Another cool thing that I have planned for Pastoid is the ability to paste multiple things on a single Pastoid URL. So you could paste a URL and some code, and some more code, etc. All referenced from a single Pastoid URL. That seems useful if you've got some sample code that has HTML and PHP and Javascript that all goes together. This feature is planned, but you can see the underpinnings of it if you paste both a URL and some code into the two default boxes on the Pastoid home page.

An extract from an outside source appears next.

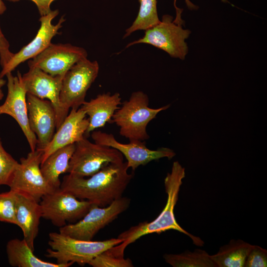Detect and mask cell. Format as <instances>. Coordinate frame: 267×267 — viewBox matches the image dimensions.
Returning a JSON list of instances; mask_svg holds the SVG:
<instances>
[{"instance_id": "20", "label": "cell", "mask_w": 267, "mask_h": 267, "mask_svg": "<svg viewBox=\"0 0 267 267\" xmlns=\"http://www.w3.org/2000/svg\"><path fill=\"white\" fill-rule=\"evenodd\" d=\"M6 249L8 263L14 267H68L73 265L53 263L40 259L24 239L9 240Z\"/></svg>"}, {"instance_id": "32", "label": "cell", "mask_w": 267, "mask_h": 267, "mask_svg": "<svg viewBox=\"0 0 267 267\" xmlns=\"http://www.w3.org/2000/svg\"><path fill=\"white\" fill-rule=\"evenodd\" d=\"M6 83V81L4 79L0 78V101L4 96V93L3 92L2 88L5 85Z\"/></svg>"}, {"instance_id": "14", "label": "cell", "mask_w": 267, "mask_h": 267, "mask_svg": "<svg viewBox=\"0 0 267 267\" xmlns=\"http://www.w3.org/2000/svg\"><path fill=\"white\" fill-rule=\"evenodd\" d=\"M58 13V10L55 9L41 16L39 19L41 25L36 36L18 52L14 53L10 60L2 68L0 72V78H3L7 73H11L21 63L34 58L50 44L52 39L60 33L58 31L65 21L62 16L56 24H52V20Z\"/></svg>"}, {"instance_id": "33", "label": "cell", "mask_w": 267, "mask_h": 267, "mask_svg": "<svg viewBox=\"0 0 267 267\" xmlns=\"http://www.w3.org/2000/svg\"><path fill=\"white\" fill-rule=\"evenodd\" d=\"M6 10V7L5 4L2 0H0V15L3 14Z\"/></svg>"}, {"instance_id": "7", "label": "cell", "mask_w": 267, "mask_h": 267, "mask_svg": "<svg viewBox=\"0 0 267 267\" xmlns=\"http://www.w3.org/2000/svg\"><path fill=\"white\" fill-rule=\"evenodd\" d=\"M182 25L174 21L172 16L166 14L156 25L145 30L144 35L128 44L126 48L138 44H146L162 49L172 57L184 59L188 52L185 40L190 34Z\"/></svg>"}, {"instance_id": "2", "label": "cell", "mask_w": 267, "mask_h": 267, "mask_svg": "<svg viewBox=\"0 0 267 267\" xmlns=\"http://www.w3.org/2000/svg\"><path fill=\"white\" fill-rule=\"evenodd\" d=\"M185 176V169L178 162L173 163L171 172L168 173L164 179V186L167 195L166 204L158 215L151 222L144 221L121 233L118 238L122 240L119 244L120 248L125 251L126 247L141 237L148 234H160L163 232L174 230L187 235L193 243L201 246L204 242L182 228L177 222L174 209L178 199V194L182 179Z\"/></svg>"}, {"instance_id": "5", "label": "cell", "mask_w": 267, "mask_h": 267, "mask_svg": "<svg viewBox=\"0 0 267 267\" xmlns=\"http://www.w3.org/2000/svg\"><path fill=\"white\" fill-rule=\"evenodd\" d=\"M124 162V156L117 149L95 142L85 136L75 143L67 173L89 177L112 163Z\"/></svg>"}, {"instance_id": "16", "label": "cell", "mask_w": 267, "mask_h": 267, "mask_svg": "<svg viewBox=\"0 0 267 267\" xmlns=\"http://www.w3.org/2000/svg\"><path fill=\"white\" fill-rule=\"evenodd\" d=\"M28 121L37 139L36 149L43 150L51 140L56 128V116L52 103L29 93L26 96Z\"/></svg>"}, {"instance_id": "25", "label": "cell", "mask_w": 267, "mask_h": 267, "mask_svg": "<svg viewBox=\"0 0 267 267\" xmlns=\"http://www.w3.org/2000/svg\"><path fill=\"white\" fill-rule=\"evenodd\" d=\"M112 247L92 259L88 265L93 267H133L129 258L125 259Z\"/></svg>"}, {"instance_id": "9", "label": "cell", "mask_w": 267, "mask_h": 267, "mask_svg": "<svg viewBox=\"0 0 267 267\" xmlns=\"http://www.w3.org/2000/svg\"><path fill=\"white\" fill-rule=\"evenodd\" d=\"M42 218L49 220L55 226L61 227L75 223L89 211L91 203L80 200L60 187L44 195L40 201Z\"/></svg>"}, {"instance_id": "24", "label": "cell", "mask_w": 267, "mask_h": 267, "mask_svg": "<svg viewBox=\"0 0 267 267\" xmlns=\"http://www.w3.org/2000/svg\"><path fill=\"white\" fill-rule=\"evenodd\" d=\"M140 6L137 17L132 25L125 30L123 38L138 30H146L160 21L157 9V0H138Z\"/></svg>"}, {"instance_id": "22", "label": "cell", "mask_w": 267, "mask_h": 267, "mask_svg": "<svg viewBox=\"0 0 267 267\" xmlns=\"http://www.w3.org/2000/svg\"><path fill=\"white\" fill-rule=\"evenodd\" d=\"M253 246L241 239H232L210 256L217 267H243Z\"/></svg>"}, {"instance_id": "27", "label": "cell", "mask_w": 267, "mask_h": 267, "mask_svg": "<svg viewBox=\"0 0 267 267\" xmlns=\"http://www.w3.org/2000/svg\"><path fill=\"white\" fill-rule=\"evenodd\" d=\"M19 164L4 149L0 137V185H9Z\"/></svg>"}, {"instance_id": "28", "label": "cell", "mask_w": 267, "mask_h": 267, "mask_svg": "<svg viewBox=\"0 0 267 267\" xmlns=\"http://www.w3.org/2000/svg\"><path fill=\"white\" fill-rule=\"evenodd\" d=\"M244 267H267V250L259 246L253 245L246 259Z\"/></svg>"}, {"instance_id": "23", "label": "cell", "mask_w": 267, "mask_h": 267, "mask_svg": "<svg viewBox=\"0 0 267 267\" xmlns=\"http://www.w3.org/2000/svg\"><path fill=\"white\" fill-rule=\"evenodd\" d=\"M163 258L173 267H217L210 255L200 249L177 254H165Z\"/></svg>"}, {"instance_id": "15", "label": "cell", "mask_w": 267, "mask_h": 267, "mask_svg": "<svg viewBox=\"0 0 267 267\" xmlns=\"http://www.w3.org/2000/svg\"><path fill=\"white\" fill-rule=\"evenodd\" d=\"M5 76L7 94L4 102L0 105V115H8L16 121L27 139L31 151H34L37 148V139L29 124L27 92L17 72L15 76L12 73H7Z\"/></svg>"}, {"instance_id": "31", "label": "cell", "mask_w": 267, "mask_h": 267, "mask_svg": "<svg viewBox=\"0 0 267 267\" xmlns=\"http://www.w3.org/2000/svg\"><path fill=\"white\" fill-rule=\"evenodd\" d=\"M222 1L223 2H226L227 0H222ZM176 1L177 0H174V6L175 7V8H176L177 7V6H176ZM185 3L187 6V7L190 9H197L198 7L197 6H196V5H195L194 4H193L189 0H185Z\"/></svg>"}, {"instance_id": "4", "label": "cell", "mask_w": 267, "mask_h": 267, "mask_svg": "<svg viewBox=\"0 0 267 267\" xmlns=\"http://www.w3.org/2000/svg\"><path fill=\"white\" fill-rule=\"evenodd\" d=\"M48 237L50 248L46 250V257L55 259L58 264L76 263L81 266L88 264L99 254L123 242L118 237L103 241L83 240L56 232H50Z\"/></svg>"}, {"instance_id": "8", "label": "cell", "mask_w": 267, "mask_h": 267, "mask_svg": "<svg viewBox=\"0 0 267 267\" xmlns=\"http://www.w3.org/2000/svg\"><path fill=\"white\" fill-rule=\"evenodd\" d=\"M130 202V198L122 197L106 207L92 204L83 218L75 223L59 227V233L78 239L91 240L101 229L125 211Z\"/></svg>"}, {"instance_id": "21", "label": "cell", "mask_w": 267, "mask_h": 267, "mask_svg": "<svg viewBox=\"0 0 267 267\" xmlns=\"http://www.w3.org/2000/svg\"><path fill=\"white\" fill-rule=\"evenodd\" d=\"M75 147V143H74L59 148L41 164L40 169L44 177L54 189L60 188L59 176L67 173Z\"/></svg>"}, {"instance_id": "30", "label": "cell", "mask_w": 267, "mask_h": 267, "mask_svg": "<svg viewBox=\"0 0 267 267\" xmlns=\"http://www.w3.org/2000/svg\"><path fill=\"white\" fill-rule=\"evenodd\" d=\"M10 2H17L20 0H6ZM35 3L40 14L41 16L49 13L52 10L50 8L51 3L55 0H30Z\"/></svg>"}, {"instance_id": "17", "label": "cell", "mask_w": 267, "mask_h": 267, "mask_svg": "<svg viewBox=\"0 0 267 267\" xmlns=\"http://www.w3.org/2000/svg\"><path fill=\"white\" fill-rule=\"evenodd\" d=\"M86 116L85 112L81 107L77 109H71L70 113L56 130L50 142L43 150L41 163L56 150L75 143L85 136L89 124Z\"/></svg>"}, {"instance_id": "3", "label": "cell", "mask_w": 267, "mask_h": 267, "mask_svg": "<svg viewBox=\"0 0 267 267\" xmlns=\"http://www.w3.org/2000/svg\"><path fill=\"white\" fill-rule=\"evenodd\" d=\"M149 102L147 95L138 90L133 92L128 100L122 103L111 119L119 127L120 135L129 140L144 141L149 138L146 131L148 124L170 105L154 109L149 107Z\"/></svg>"}, {"instance_id": "18", "label": "cell", "mask_w": 267, "mask_h": 267, "mask_svg": "<svg viewBox=\"0 0 267 267\" xmlns=\"http://www.w3.org/2000/svg\"><path fill=\"white\" fill-rule=\"evenodd\" d=\"M16 225L21 229L23 239L34 251V242L39 233L42 218L40 202L27 193L16 191Z\"/></svg>"}, {"instance_id": "1", "label": "cell", "mask_w": 267, "mask_h": 267, "mask_svg": "<svg viewBox=\"0 0 267 267\" xmlns=\"http://www.w3.org/2000/svg\"><path fill=\"white\" fill-rule=\"evenodd\" d=\"M127 162L112 163L88 178L68 174L60 188L80 200L103 207L122 197L133 174L128 172Z\"/></svg>"}, {"instance_id": "12", "label": "cell", "mask_w": 267, "mask_h": 267, "mask_svg": "<svg viewBox=\"0 0 267 267\" xmlns=\"http://www.w3.org/2000/svg\"><path fill=\"white\" fill-rule=\"evenodd\" d=\"M29 68L28 71L22 75L17 71L21 83L27 93L52 103L56 112V130L68 115L64 111L59 98L64 76H53L38 68Z\"/></svg>"}, {"instance_id": "13", "label": "cell", "mask_w": 267, "mask_h": 267, "mask_svg": "<svg viewBox=\"0 0 267 267\" xmlns=\"http://www.w3.org/2000/svg\"><path fill=\"white\" fill-rule=\"evenodd\" d=\"M87 56V51L83 47L70 44L51 43L43 51L29 60L28 65L53 76H64L75 63Z\"/></svg>"}, {"instance_id": "10", "label": "cell", "mask_w": 267, "mask_h": 267, "mask_svg": "<svg viewBox=\"0 0 267 267\" xmlns=\"http://www.w3.org/2000/svg\"><path fill=\"white\" fill-rule=\"evenodd\" d=\"M43 151H31L20 158L19 164L8 185L10 189L27 193L40 202L54 189L44 177L40 169Z\"/></svg>"}, {"instance_id": "6", "label": "cell", "mask_w": 267, "mask_h": 267, "mask_svg": "<svg viewBox=\"0 0 267 267\" xmlns=\"http://www.w3.org/2000/svg\"><path fill=\"white\" fill-rule=\"evenodd\" d=\"M99 66L97 61L87 58L75 63L63 77L59 94L60 101L65 112L77 109L85 101L88 89L96 79Z\"/></svg>"}, {"instance_id": "26", "label": "cell", "mask_w": 267, "mask_h": 267, "mask_svg": "<svg viewBox=\"0 0 267 267\" xmlns=\"http://www.w3.org/2000/svg\"><path fill=\"white\" fill-rule=\"evenodd\" d=\"M16 191L11 189L0 193V222L16 225Z\"/></svg>"}, {"instance_id": "29", "label": "cell", "mask_w": 267, "mask_h": 267, "mask_svg": "<svg viewBox=\"0 0 267 267\" xmlns=\"http://www.w3.org/2000/svg\"><path fill=\"white\" fill-rule=\"evenodd\" d=\"M10 44L0 26V64L3 68L12 57L14 53L10 50Z\"/></svg>"}, {"instance_id": "19", "label": "cell", "mask_w": 267, "mask_h": 267, "mask_svg": "<svg viewBox=\"0 0 267 267\" xmlns=\"http://www.w3.org/2000/svg\"><path fill=\"white\" fill-rule=\"evenodd\" d=\"M121 104V97L118 92L99 94L89 101H85L81 106L89 116V124L85 136L111 121Z\"/></svg>"}, {"instance_id": "11", "label": "cell", "mask_w": 267, "mask_h": 267, "mask_svg": "<svg viewBox=\"0 0 267 267\" xmlns=\"http://www.w3.org/2000/svg\"><path fill=\"white\" fill-rule=\"evenodd\" d=\"M91 136L94 142L114 148L120 152L127 160L128 168L134 171L140 166L146 165L152 161L163 158L171 159L176 155L172 149L167 147L150 149L143 141L132 140L129 143H122L117 141L112 134L100 131H92Z\"/></svg>"}]
</instances>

One thing I wanted to do was make Pastoid a bit less cluttered-feeling than the other paste services. Pastie is pretty good in this respect, but I think the PHP world needs to show those Ruby guys that we can still hack, you know? Plus, "pastoid" is seven characters, just like "tinyurl". I thought that was pretty neat.

Did you check out the live syntax-highlighting in the code box? Yeah, that's pretty cool. I combined a couple of very cool open source libraries to get that working. Pretty slick. Still needs refined a bit, but it's pretty slick.

Yes, I'm pronouncing this thing "paste-oid", like "factoid" but with "paste". And "oid". Whatever.

Anyway, I've got a whole mess of new features to add. Actually, I wrote 2+ pages of notes of what I want Pastoid to do, and I think I've only barely scratched the surface of those original notes. I'm going to try very hard to fit all of these features into something that stays usable, and also try to get sleep now and then. Which I'm not doing right now. Gee, how unusual.